I don’t ever have to go back. I don’t ever have to pretend again to be something I’m not.

And it’s that singular truth that gives me so much strength. Because let me tell you, that for this trans woman, there is no conceivable fate that is worse than having to be a boy. Detransition to me is worse than death. The cruel ravages of testosterone, the misgendering, the act and the pretense – those are all tortures beyond measure.

I might be victimised for who I am. I might face hate speech, or violence, or I-don’t-even-know-what-consequences, because I refuse to be silent, because I insist on being proud of my identity, because I don’t know how to do anything but to stand up for what I believe in. But for me, there is solace in knowing that I do so authentically, as the woman I am and have always been.

Transition is a choice, in theory. But when the alternative is death, how much of a choice is it really? If I hadn’t transitioned, there is no doubt I’d be counted amongst that 41%. And since when I set my mind to something, I rarely fail, it’s unlikely that you’d be reading my words now if that had been the case.

These are not whimsical decisions. There is nothing superficial about identity. And similarly, the fear and the uncertainty that stems from living in a world that is more accepting of hate than it is of diversity is not imagined, but rather all too real.

There are many of us who have lost our lives because of who we are. There are many who still will. Of course, I fear that my friends, my colleagues, or my chosen family will be among them. Of course, I fear that I will be among them. But I want you to know this, and to understand it, as completely as you can:

For me (and for many of us), there is no choice. There is only truth. We have laboured beneath the burden of dissemblance for as long as we could endure. We have lost everything that a human being stands to lose, seen it all burnt to ashes around us. And when the flames subsided, standing amidst the smouldering ruins of the lives we used to know, there remained only that truth. This is all that we have. We are not broken. You cannot fix us. And to try to wrest that truth from us… it is to try to kill us.

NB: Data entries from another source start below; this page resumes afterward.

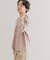 『別注』FRUIT OF THE LOOM×DOORS　サークルロゴ長袖Tシャツ(KIDS)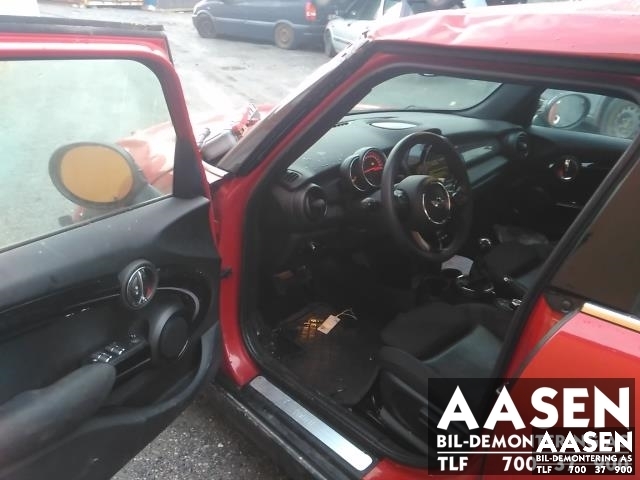 Mini One/Cooper 2014-->> (F54-57) (F54-57), Motorkode: B38A12A, Girkassekode: GS6-58BG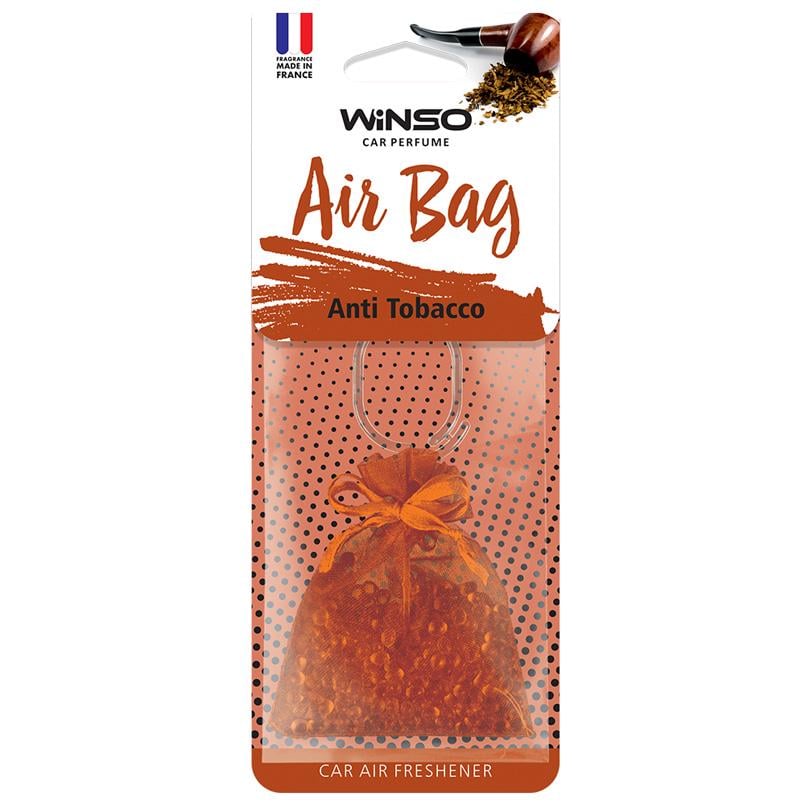 Ароматизатор Winso Air Bag Anti Tobacco сухой
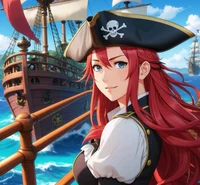 Yandere Pirate Crew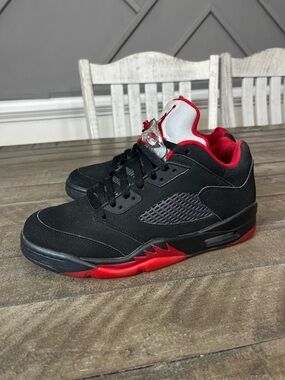 Nike Air Jordan 5, Retro Low, Alternate 90, 2016 Mens 8.5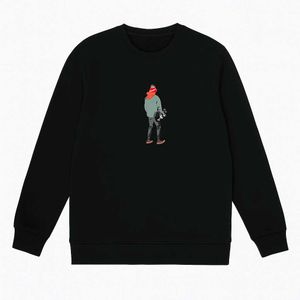 Graphic Print Sweatshirt
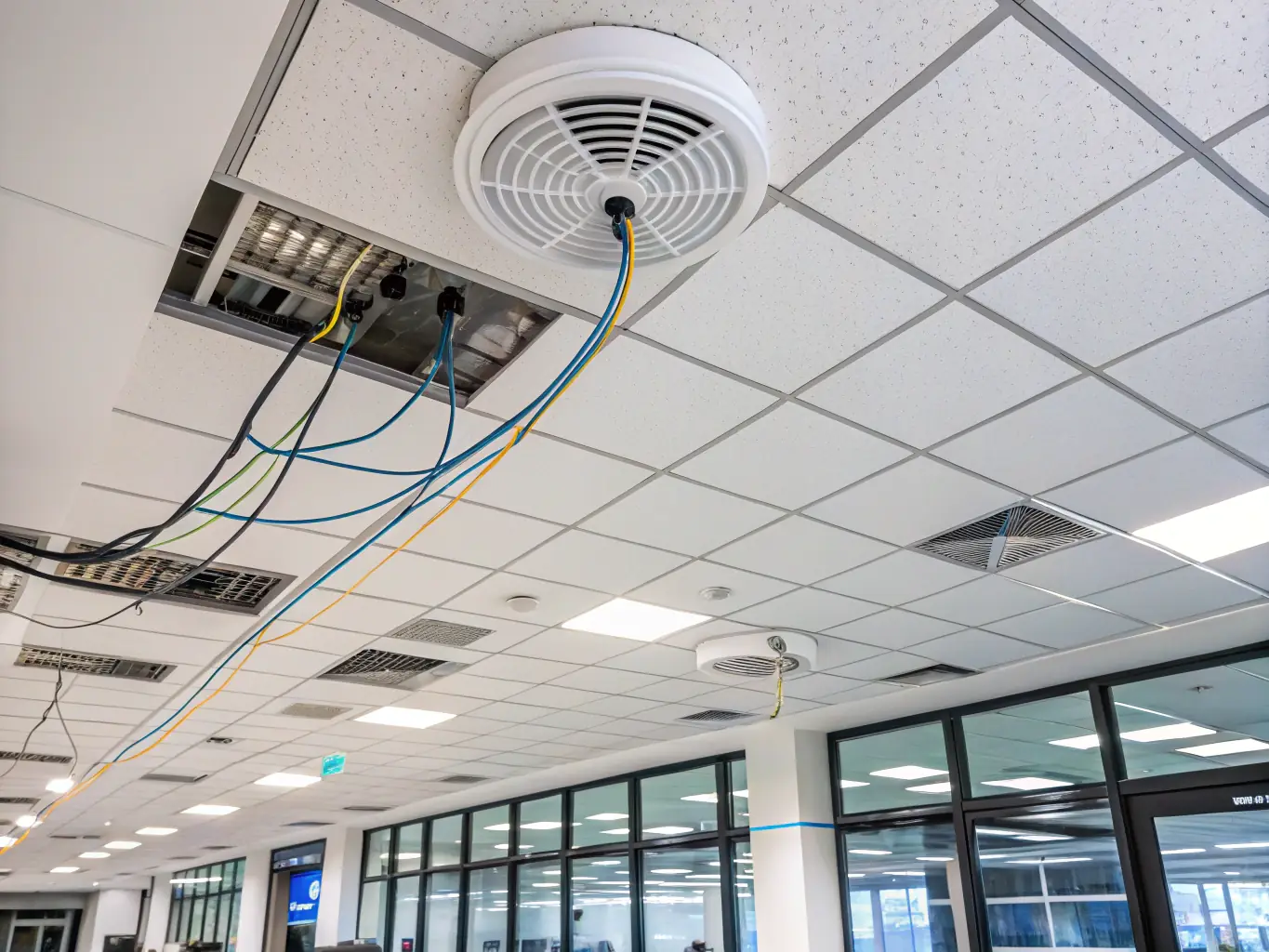 A photograph of Ubiquiti UniFi hardware, showcasing its ease of deployment and management in creating a unified wireless network infrastructure for EfiWifi.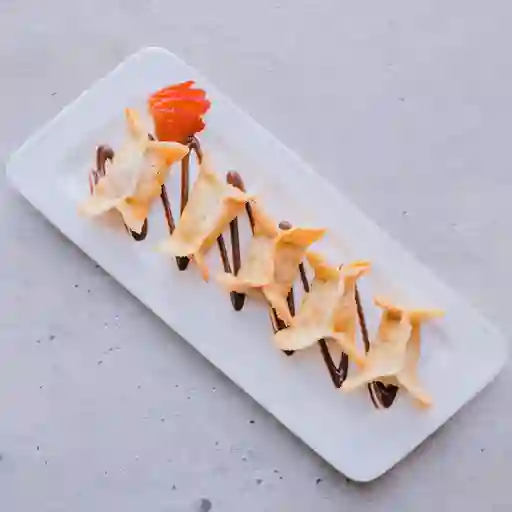 Wontons rellenos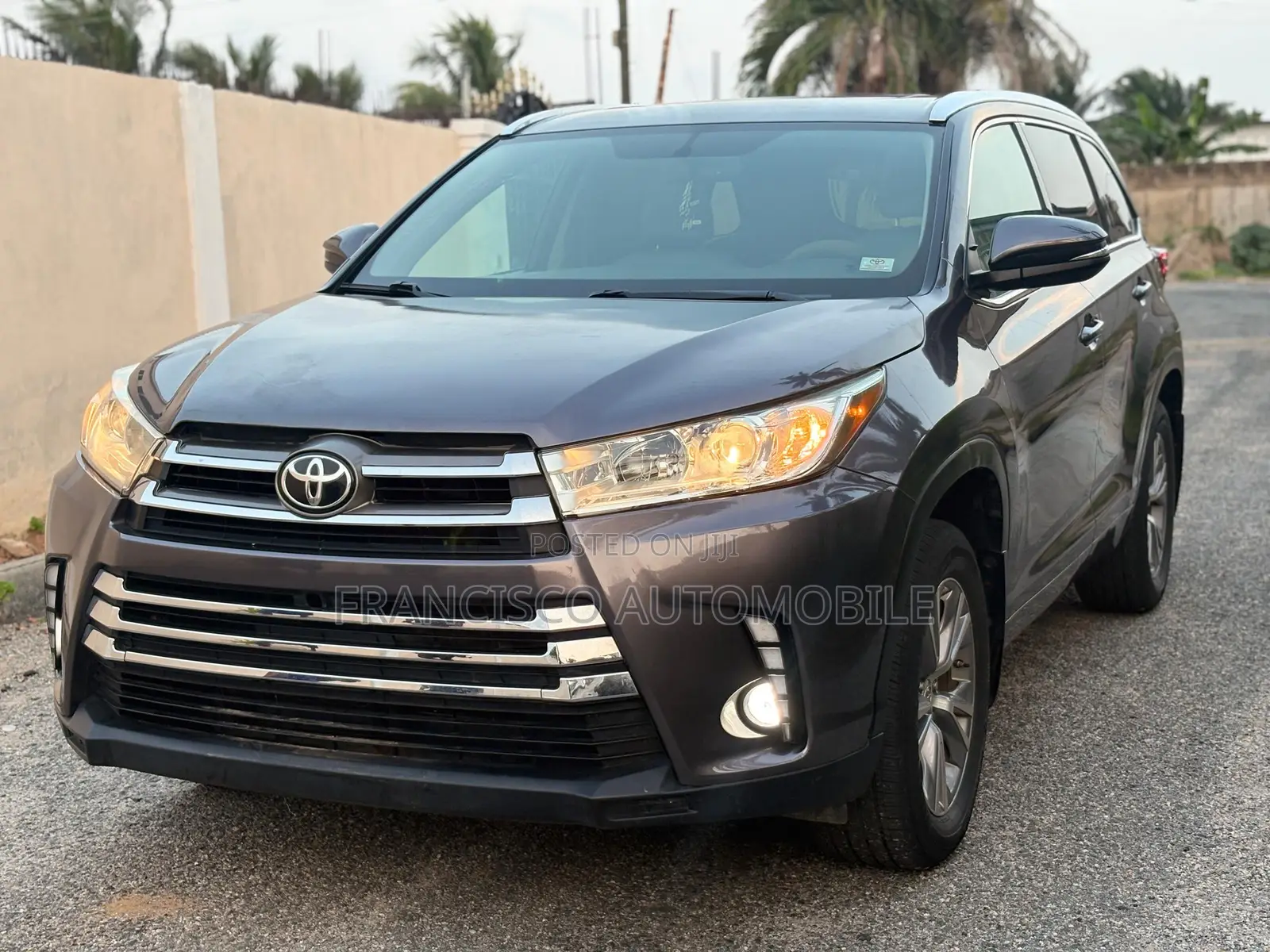 Toyota Highlander 2018 Gray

This is not an easy time. Not for me, nor for anyone in the world who is seen as different. Be it because of their race, their religion, their gender, their sexual orientation. We don’t yet know what the price will be, but it is certain that there will be one.

Until the storm passes, and the sun rises on better days, you have my love and you are in my thoughts. For now, we don’t say “good night”; we say “please still be here tomorrow”.